Given instruction
Copy the lines starting at "As seen here, is" and ending at "5. (x=53, y=2)", swapping "camera" for "viewer" and changing nothing else.

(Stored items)
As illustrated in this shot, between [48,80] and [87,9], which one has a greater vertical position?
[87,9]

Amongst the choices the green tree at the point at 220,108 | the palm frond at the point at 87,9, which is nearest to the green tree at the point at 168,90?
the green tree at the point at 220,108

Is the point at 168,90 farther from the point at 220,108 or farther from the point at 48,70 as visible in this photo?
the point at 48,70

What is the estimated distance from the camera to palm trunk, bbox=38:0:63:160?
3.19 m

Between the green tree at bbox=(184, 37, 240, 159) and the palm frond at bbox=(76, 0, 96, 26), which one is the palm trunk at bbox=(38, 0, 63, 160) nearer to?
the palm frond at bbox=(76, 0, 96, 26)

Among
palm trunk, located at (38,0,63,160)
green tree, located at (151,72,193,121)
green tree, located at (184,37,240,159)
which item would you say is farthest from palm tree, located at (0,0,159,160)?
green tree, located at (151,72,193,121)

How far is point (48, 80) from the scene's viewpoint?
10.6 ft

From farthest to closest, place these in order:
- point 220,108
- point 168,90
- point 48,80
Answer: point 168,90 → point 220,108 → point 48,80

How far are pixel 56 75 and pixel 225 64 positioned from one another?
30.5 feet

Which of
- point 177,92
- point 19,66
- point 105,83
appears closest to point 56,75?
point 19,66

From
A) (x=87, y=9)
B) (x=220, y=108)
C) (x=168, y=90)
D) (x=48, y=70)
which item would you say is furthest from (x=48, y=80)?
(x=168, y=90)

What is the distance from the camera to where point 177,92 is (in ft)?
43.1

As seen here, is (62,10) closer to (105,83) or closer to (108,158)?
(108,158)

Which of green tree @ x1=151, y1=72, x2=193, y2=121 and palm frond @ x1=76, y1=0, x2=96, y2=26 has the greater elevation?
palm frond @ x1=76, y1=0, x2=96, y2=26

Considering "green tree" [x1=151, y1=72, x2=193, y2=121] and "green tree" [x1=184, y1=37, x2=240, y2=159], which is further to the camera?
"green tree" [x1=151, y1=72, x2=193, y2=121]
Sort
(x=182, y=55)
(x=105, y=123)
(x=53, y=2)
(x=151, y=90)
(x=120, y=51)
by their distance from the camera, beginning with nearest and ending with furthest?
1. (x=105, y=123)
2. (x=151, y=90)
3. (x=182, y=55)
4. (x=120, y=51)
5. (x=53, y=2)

...

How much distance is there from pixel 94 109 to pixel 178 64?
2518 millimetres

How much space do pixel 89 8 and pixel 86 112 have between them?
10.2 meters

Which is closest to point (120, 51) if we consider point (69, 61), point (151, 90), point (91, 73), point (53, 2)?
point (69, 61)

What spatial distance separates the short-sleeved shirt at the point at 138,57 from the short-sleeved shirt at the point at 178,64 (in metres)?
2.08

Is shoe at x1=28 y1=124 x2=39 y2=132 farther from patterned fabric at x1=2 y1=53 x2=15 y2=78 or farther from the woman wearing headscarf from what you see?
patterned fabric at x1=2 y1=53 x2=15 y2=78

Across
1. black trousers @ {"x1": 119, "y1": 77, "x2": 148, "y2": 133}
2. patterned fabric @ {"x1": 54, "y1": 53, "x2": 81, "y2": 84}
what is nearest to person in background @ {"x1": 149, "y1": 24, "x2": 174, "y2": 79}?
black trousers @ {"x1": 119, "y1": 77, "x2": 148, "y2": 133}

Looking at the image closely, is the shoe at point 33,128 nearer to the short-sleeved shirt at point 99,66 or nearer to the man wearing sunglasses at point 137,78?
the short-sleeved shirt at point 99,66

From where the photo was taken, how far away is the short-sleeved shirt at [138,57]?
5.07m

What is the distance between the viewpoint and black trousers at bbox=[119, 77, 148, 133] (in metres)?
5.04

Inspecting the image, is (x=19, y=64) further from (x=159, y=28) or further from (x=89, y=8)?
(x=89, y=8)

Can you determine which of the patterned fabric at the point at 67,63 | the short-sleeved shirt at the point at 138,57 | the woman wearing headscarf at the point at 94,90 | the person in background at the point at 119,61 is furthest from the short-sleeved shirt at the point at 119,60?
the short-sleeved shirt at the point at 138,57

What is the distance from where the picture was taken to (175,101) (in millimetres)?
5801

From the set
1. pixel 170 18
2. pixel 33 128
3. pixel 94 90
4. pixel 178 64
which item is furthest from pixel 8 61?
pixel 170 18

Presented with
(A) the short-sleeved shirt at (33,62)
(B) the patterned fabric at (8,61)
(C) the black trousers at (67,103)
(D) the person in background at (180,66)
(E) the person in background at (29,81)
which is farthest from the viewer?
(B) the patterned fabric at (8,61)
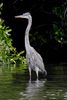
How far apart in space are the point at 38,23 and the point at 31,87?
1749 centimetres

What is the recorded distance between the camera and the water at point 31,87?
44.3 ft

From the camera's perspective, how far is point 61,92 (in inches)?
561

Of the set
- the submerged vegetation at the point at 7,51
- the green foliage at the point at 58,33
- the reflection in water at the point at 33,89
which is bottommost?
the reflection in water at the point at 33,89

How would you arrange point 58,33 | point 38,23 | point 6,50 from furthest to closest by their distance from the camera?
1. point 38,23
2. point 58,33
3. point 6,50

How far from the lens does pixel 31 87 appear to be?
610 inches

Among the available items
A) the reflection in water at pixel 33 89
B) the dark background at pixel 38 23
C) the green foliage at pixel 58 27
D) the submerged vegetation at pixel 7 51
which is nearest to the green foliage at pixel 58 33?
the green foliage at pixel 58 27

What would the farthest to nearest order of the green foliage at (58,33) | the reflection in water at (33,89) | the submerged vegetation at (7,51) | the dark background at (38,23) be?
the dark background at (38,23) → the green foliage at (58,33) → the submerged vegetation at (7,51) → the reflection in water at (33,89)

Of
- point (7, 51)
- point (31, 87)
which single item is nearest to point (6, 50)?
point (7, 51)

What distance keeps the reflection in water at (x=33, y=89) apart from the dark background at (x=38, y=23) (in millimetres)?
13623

Result
As seen here, is (62,10) closer to (105,83) or closer to (108,158)?
(108,158)

Which of green tree @ x1=151, y1=72, x2=193, y2=121 and palm frond @ x1=76, y1=0, x2=96, y2=26 has the greater elevation?
palm frond @ x1=76, y1=0, x2=96, y2=26

Considering "green tree" [x1=151, y1=72, x2=193, y2=121] and "green tree" [x1=184, y1=37, x2=240, y2=159], which is further to the viewer?
"green tree" [x1=151, y1=72, x2=193, y2=121]
Sort
(x=182, y=55)
(x=105, y=123)
(x=53, y=2)
(x=151, y=90)
(x=120, y=51)
by their distance from the viewer, beginning with nearest and ending with furthest?
1. (x=105, y=123)
2. (x=151, y=90)
3. (x=182, y=55)
4. (x=120, y=51)
5. (x=53, y=2)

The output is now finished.